# modified diecasts



## pilotman (Oct 3, 2005)

Has anyone tried to modify one of those large scale plastic WWII diecasts.
I have a 1/18 scale Corsair from www.updiddilyupup.com
I would like to add a motor to make the prop turn slowly and maybe some nav. lights or some thing.


----------



## John P (Sep 1, 1999)

Just because I'm a horrible nitpicker, I'm gonna point out it's not a die cast - die cast refers to metal toys. These things are big plastic toys, _molded _like any other plsatic thing. 

I have the P-47. I was going to repaint it in my Dad's markings and accurize it some day. Looks like it'll take an awful lot of work to make it look like anything other than a big toy, though!


----------



## pilotman (Oct 3, 2005)

*plastic diecast?*

technically you're right.
I think of diecasts as anything prepainted and put together and a model as something I get to paint and build.
Which brand of P-47 did you get?
updiddilyupup.com has a Corsair and a P-51 from BBI which have greater detail, both built and painted than 21st century although 21st has a much greater selection and I think they're getting better.

TASKS:
a: In the diecast thread, what scale is pilotman's Corsair?
b: List every aircraft type named in the diecast thread.
c: Extend the forum thread on modifying plastic WWII diecasts, picking up after its last post.

GIVEN DATA:
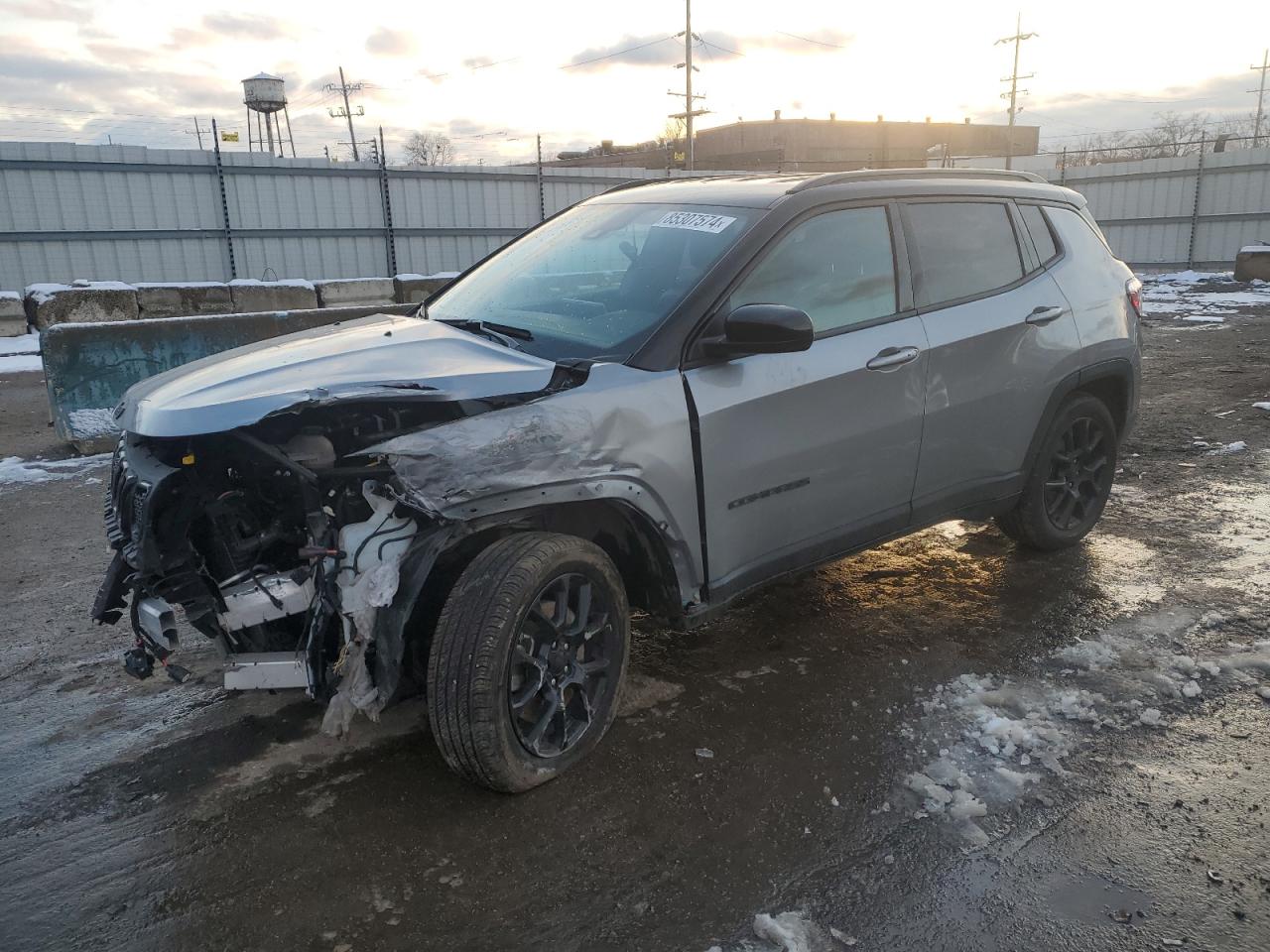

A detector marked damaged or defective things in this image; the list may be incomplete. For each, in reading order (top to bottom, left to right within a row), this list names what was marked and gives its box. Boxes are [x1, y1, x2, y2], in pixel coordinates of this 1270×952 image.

crumpled hood [118, 313, 556, 436]
front-end collision damage [93, 361, 698, 734]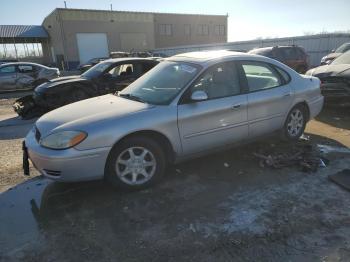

RESPONSES PER TASK:
a: 1/18 scale

b: Corsair, P-47, P-51

c:
They are soon to release a "pappy" boyington corsair and an avenger is in the works.


----------



## John P (Sep 1, 1999)

I got the 21st century P-47D razorback from Mad Cat Aviation. It's hanging from the ceiling over my head right now .


----------



## Orne (Feb 23, 1999)

Picked up one of the smaller P-40 Flying Tigers. Unfortunately the profile looks more like a P-47 because of the bulging tunnel that runs between the wingroots, so I'm going to replace the wing with a Revell P-40 wing section. Also going to vacform an accurate windscreen and canopy - the toy has a bubbled canopy.


----------



## pilotman (Oct 3, 2005)

I like 21st century's 1/32 scale series, they've just come out with quite a few more.
I have some on my web site and have the Me 262 personally. Its just easier when you have kids to get a finished product and do some light modifications.
Post some pics of your completed P-40, it sounds interesting.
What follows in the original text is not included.